BEGIN Excerpted data

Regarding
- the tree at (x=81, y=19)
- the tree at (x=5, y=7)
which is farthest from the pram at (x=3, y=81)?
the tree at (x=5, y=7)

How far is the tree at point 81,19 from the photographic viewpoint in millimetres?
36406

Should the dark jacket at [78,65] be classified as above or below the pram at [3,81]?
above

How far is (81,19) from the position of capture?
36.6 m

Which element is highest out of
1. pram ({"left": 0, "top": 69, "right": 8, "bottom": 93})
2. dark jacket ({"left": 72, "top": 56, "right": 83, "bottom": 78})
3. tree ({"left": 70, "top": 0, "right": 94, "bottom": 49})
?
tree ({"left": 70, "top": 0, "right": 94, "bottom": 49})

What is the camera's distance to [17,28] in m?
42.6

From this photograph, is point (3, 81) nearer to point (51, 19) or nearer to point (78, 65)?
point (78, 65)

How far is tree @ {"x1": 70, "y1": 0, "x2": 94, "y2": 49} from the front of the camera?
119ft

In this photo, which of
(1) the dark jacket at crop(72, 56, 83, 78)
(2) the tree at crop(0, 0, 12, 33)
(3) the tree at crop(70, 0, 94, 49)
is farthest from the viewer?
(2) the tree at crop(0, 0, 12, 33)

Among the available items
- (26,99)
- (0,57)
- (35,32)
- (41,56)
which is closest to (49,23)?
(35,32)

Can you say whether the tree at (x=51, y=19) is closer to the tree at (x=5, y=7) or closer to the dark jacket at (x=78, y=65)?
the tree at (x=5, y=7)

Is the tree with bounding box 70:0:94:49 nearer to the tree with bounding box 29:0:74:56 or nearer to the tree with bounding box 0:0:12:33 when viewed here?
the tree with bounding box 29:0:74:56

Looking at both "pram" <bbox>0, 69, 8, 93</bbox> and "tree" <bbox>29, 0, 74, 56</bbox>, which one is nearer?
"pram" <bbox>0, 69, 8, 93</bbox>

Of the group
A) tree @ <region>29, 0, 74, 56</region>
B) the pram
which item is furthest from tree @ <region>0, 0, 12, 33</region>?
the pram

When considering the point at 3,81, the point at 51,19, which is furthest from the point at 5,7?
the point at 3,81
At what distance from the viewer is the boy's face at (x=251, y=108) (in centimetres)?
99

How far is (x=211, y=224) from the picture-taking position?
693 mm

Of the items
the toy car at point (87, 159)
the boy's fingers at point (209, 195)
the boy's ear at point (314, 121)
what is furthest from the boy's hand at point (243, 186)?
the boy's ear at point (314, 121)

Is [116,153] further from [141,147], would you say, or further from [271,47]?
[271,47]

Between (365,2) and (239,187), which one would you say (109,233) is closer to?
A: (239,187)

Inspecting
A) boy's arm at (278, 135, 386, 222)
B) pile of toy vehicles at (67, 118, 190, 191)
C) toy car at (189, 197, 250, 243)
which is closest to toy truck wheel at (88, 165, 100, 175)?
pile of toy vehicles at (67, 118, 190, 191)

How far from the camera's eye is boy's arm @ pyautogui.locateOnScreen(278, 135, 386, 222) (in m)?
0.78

END Excerpted data

What the task requires: Recast all of the data above as a Markdown table with the columns Row and Data line. Put each nonblank line in its own numbered row and leave out the blank lines.

Solved exercise:
| Row | Data line |
|---|---|
| 1 | Regarding |
| 2 | - the tree at (x=81, y=19) |
| 3 | - the tree at (x=5, y=7) |
| 4 | which is farthest from the pram at (x=3, y=81)? |
| 5 | the tree at (x=5, y=7) |
| 6 | How far is the tree at point 81,19 from the photographic viewpoint in millimetres? |
| 7 | 36406 |
| 8 | Should the dark jacket at [78,65] be classified as above or below the pram at [3,81]? |
| 9 | above |
| 10 | How far is (81,19) from the position of capture? |
| 11 | 36.6 m |
| 12 | Which element is highest out of |
| 13 | 1. pram ({"left": 0, "top": 69, "right": 8, "bottom": 93}) |
| 14 | 2. dark jacket ({"left": 72, "top": 56, "right": 83, "bottom": 78}) |
| 15 | 3. tree ({"left": 70, "top": 0, "right": 94, "bottom": 49}) |
| 16 | ? |
| 17 | tree ({"left": 70, "top": 0, "right": 94, "bottom": 49}) |
| 18 | What is the camera's distance to [17,28] in m? |
| 19 | 42.6 |
| 20 | From this photograph, is point (3, 81) nearer to point (51, 19) or nearer to point (78, 65)? |
| 21 | point (78, 65) |
| 22 | How far is tree @ {"x1": 70, "y1": 0, "x2": 94, "y2": 49} from the front of the camera? |
| 23 | 119ft |
| 24 | In this photo, which of |
| 25 | (1) the dark jacket at crop(72, 56, 83, 78) |
| 26 | (2) the tree at crop(0, 0, 12, 33) |
| 27 | (3) the tree at crop(70, 0, 94, 49) |
| 28 | is farthest from the viewer? |
| 29 | (2) the tree at crop(0, 0, 12, 33) |
| 30 | Among the available items |
| 31 | - (26,99) |
| 32 | - (0,57) |
| 33 | - (35,32) |
| 34 | - (41,56) |
| 35 | which is closest to (49,23)? |
| 36 | (35,32) |
| 37 | Can you say whether the tree at (x=51, y=19) is closer to the tree at (x=5, y=7) or closer to the dark jacket at (x=78, y=65)? |
| 38 | the tree at (x=5, y=7) |
| 39 | Is the tree with bounding box 70:0:94:49 nearer to the tree with bounding box 29:0:74:56 or nearer to the tree with bounding box 0:0:12:33 when viewed here? |
| 40 | the tree with bounding box 29:0:74:56 |
| 41 | Looking at both "pram" <bbox>0, 69, 8, 93</bbox> and "tree" <bbox>29, 0, 74, 56</bbox>, which one is nearer? |
| 42 | "pram" <bbox>0, 69, 8, 93</bbox> |
| 43 | Of the group |
| 44 | A) tree @ <region>29, 0, 74, 56</region> |
| 45 | B) the pram |
| 46 | which item is furthest from tree @ <region>0, 0, 12, 33</region>? |
| 47 | the pram |
| 48 | When considering the point at 3,81, the point at 51,19, which is furthest from the point at 5,7? |
| 49 | the point at 3,81 |
| 50 | At what distance from the viewer is the boy's face at (x=251, y=108) (in centimetres)? |
| 51 | 99 |
| 52 | How far is (x=211, y=224) from the picture-taking position? |
| 53 | 693 mm |
| 54 | Of the items |
| 55 | the toy car at point (87, 159) |
| 56 | the boy's fingers at point (209, 195) |
| 57 | the boy's ear at point (314, 121) |
| 58 | what is furthest from the boy's hand at point (243, 186)? |
| 59 | the boy's ear at point (314, 121) |
| 60 | Is [116,153] further from [141,147], would you say, or further from [271,47]? |
| 61 | [271,47] |
| 62 | Between (365,2) and (239,187), which one would you say (109,233) is closer to? |
| 63 | A: (239,187) |
| 64 | Inspecting |
| 65 | A) boy's arm at (278, 135, 386, 222) |
| 66 | B) pile of toy vehicles at (67, 118, 190, 191) |
| 67 | C) toy car at (189, 197, 250, 243) |
| 68 | which is closest to toy truck wheel at (88, 165, 100, 175)? |
| 69 | pile of toy vehicles at (67, 118, 190, 191) |
| 70 | How far from the camera's eye is boy's arm @ pyautogui.locateOnScreen(278, 135, 386, 222) (in m)? |
| 71 | 0.78 |